[[ Reading passage open ]]

What’s a Social Security Disability consultative exam?

Sep 9, 2021 | Social Security Disability

When you file for Social Security Disability (SSD) benefits, your claim won’t be decided until it goes through a rigorous screening process.

Sometimes, there simply isn’t enough information in your records for the Social Security Administration (SSA) to make a decision. Therefore, they may ask you to go to a special consultative exam (or two) with a doctor of their choosing.

Is this good news or bad news for your claim?

On one hand, the request for a consultative exam is good news. If SSA had the clear ability to deny your claim without it, they would. At the very least, then, a consultative exam means that there’s enough evidence in your file that your condition might qualify for benefits.

On the other hand, the doctors who perform consultative exams aren’t always the most “patient-friendly” of physicians. Although these doctors officially have “no personal stake in the outcome” of your claim, according to SSA, the reality is that many of them rely on the income from these consultations to keep their practices going. That could unconsciously leave them biased against hard-to-prove claims.

How do you prepare for your exam?

If you have a consultative exam, it’s important to go in prepared. This means:

  • Gather as many of your medical records as possible to take with you.
  • Write down your medical timeline (what symptoms you developed, where you sought treatment, what diagnoses you received and any hospitalizations).
  • Take all of your prescription and non-prescription medications with you.
  • Be ready to verbally explain how your condition limits you in concrete ways, with examples.
  • Take a friend or relative with you who can be present during the exam.

That last tip may be particularly important. Doctors often think twice about their behavior toward a patient when there are witnesses.

The disability application process can be very complicated and frustrating, but you do have rights. It may be wise to seek legal guidance if you’re having trouble getting the benefits you need.

[[ Reading passage closed ]]

Exercise brief:
According to the article on Social Security Disability consultative exams, why may bringing a friend or relative to the exam be particularly important?

[[ Study material open ]]

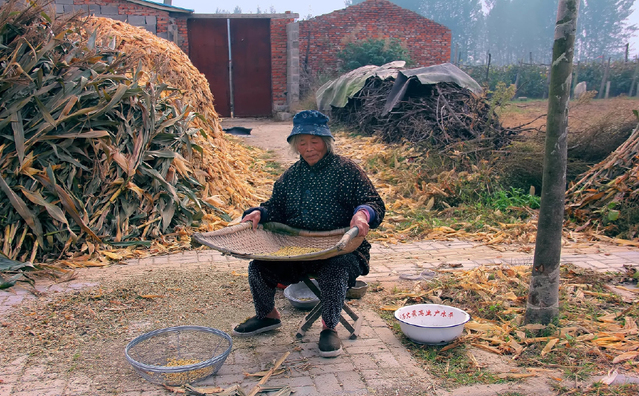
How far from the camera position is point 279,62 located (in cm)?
1709

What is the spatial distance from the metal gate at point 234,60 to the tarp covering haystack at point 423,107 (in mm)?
4703

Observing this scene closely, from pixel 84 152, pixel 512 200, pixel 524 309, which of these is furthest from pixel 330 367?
pixel 512 200

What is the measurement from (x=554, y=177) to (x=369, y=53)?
18.4 meters

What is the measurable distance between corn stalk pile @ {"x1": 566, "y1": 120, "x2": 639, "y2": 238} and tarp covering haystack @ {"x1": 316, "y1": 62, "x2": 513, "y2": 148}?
6.38 feet

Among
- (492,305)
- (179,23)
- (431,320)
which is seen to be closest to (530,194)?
(492,305)

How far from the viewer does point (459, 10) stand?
298 ft

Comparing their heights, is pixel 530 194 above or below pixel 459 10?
below

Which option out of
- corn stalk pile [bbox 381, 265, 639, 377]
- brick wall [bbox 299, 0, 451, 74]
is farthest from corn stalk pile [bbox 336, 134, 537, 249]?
brick wall [bbox 299, 0, 451, 74]

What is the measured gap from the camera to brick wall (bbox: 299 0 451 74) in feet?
69.2

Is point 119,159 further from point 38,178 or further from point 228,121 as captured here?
point 228,121

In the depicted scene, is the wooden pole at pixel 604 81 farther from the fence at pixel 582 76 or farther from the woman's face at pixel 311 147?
the woman's face at pixel 311 147

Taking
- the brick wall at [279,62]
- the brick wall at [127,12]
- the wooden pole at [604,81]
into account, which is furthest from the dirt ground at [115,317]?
the wooden pole at [604,81]

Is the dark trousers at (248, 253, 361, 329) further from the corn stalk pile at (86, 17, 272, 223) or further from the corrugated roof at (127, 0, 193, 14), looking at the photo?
the corrugated roof at (127, 0, 193, 14)

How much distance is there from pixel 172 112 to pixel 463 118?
5.09 metres
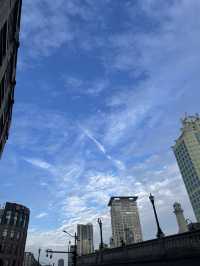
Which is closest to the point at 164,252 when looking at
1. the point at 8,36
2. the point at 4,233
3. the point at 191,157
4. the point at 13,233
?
the point at 8,36

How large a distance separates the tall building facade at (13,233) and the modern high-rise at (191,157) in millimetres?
83729

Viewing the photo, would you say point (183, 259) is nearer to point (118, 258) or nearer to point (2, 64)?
point (118, 258)

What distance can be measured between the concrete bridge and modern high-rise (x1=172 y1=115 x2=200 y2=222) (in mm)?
108250

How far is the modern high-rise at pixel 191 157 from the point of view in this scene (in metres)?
120

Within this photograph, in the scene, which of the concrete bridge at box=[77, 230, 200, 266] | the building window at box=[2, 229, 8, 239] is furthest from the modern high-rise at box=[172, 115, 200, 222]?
the concrete bridge at box=[77, 230, 200, 266]

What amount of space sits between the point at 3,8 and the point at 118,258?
947 inches

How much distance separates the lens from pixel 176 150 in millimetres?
143625

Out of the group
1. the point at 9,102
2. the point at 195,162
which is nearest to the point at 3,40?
the point at 9,102

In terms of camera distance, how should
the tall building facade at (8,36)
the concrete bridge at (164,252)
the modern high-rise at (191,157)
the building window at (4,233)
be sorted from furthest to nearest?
the modern high-rise at (191,157), the building window at (4,233), the tall building facade at (8,36), the concrete bridge at (164,252)

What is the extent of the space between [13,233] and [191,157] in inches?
3763

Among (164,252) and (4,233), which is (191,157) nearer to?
(4,233)

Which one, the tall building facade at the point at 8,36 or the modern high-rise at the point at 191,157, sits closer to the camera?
the tall building facade at the point at 8,36

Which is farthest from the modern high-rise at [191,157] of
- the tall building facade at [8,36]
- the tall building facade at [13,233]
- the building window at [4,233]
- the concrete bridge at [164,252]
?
the tall building facade at [8,36]

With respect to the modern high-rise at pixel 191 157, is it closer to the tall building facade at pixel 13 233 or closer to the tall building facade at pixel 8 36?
the tall building facade at pixel 13 233
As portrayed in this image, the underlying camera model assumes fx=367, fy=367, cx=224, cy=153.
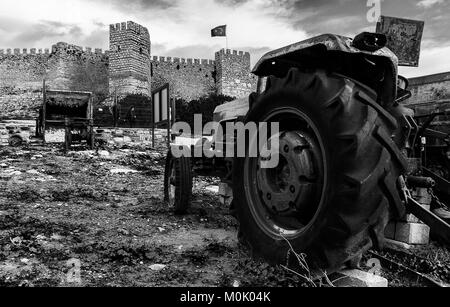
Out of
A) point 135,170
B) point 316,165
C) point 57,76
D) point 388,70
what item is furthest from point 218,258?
point 57,76

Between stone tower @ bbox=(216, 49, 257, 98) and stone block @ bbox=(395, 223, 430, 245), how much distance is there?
3687 cm

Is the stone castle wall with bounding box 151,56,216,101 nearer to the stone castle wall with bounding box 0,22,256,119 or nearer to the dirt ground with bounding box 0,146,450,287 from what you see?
the stone castle wall with bounding box 0,22,256,119

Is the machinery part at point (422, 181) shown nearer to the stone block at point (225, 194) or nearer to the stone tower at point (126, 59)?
the stone block at point (225, 194)

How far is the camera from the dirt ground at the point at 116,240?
7.11 feet

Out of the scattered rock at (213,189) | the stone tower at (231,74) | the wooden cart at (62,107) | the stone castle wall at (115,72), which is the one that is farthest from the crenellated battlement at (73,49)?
the scattered rock at (213,189)

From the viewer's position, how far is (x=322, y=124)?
70.6 inches

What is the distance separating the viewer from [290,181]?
2.02m

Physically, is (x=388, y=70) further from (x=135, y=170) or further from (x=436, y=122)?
(x=135, y=170)

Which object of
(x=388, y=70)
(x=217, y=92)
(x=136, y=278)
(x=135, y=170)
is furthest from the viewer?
(x=217, y=92)

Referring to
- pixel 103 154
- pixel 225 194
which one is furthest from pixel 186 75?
pixel 225 194

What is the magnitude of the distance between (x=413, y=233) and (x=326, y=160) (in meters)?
1.77

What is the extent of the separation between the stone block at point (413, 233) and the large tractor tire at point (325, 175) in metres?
1.26

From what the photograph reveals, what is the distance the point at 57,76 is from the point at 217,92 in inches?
629

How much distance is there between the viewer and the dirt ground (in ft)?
7.11
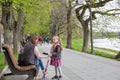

[[ Study material closed ]]

Task response:
Doctors often think twice about their behavior toward a patient when there are witnesses.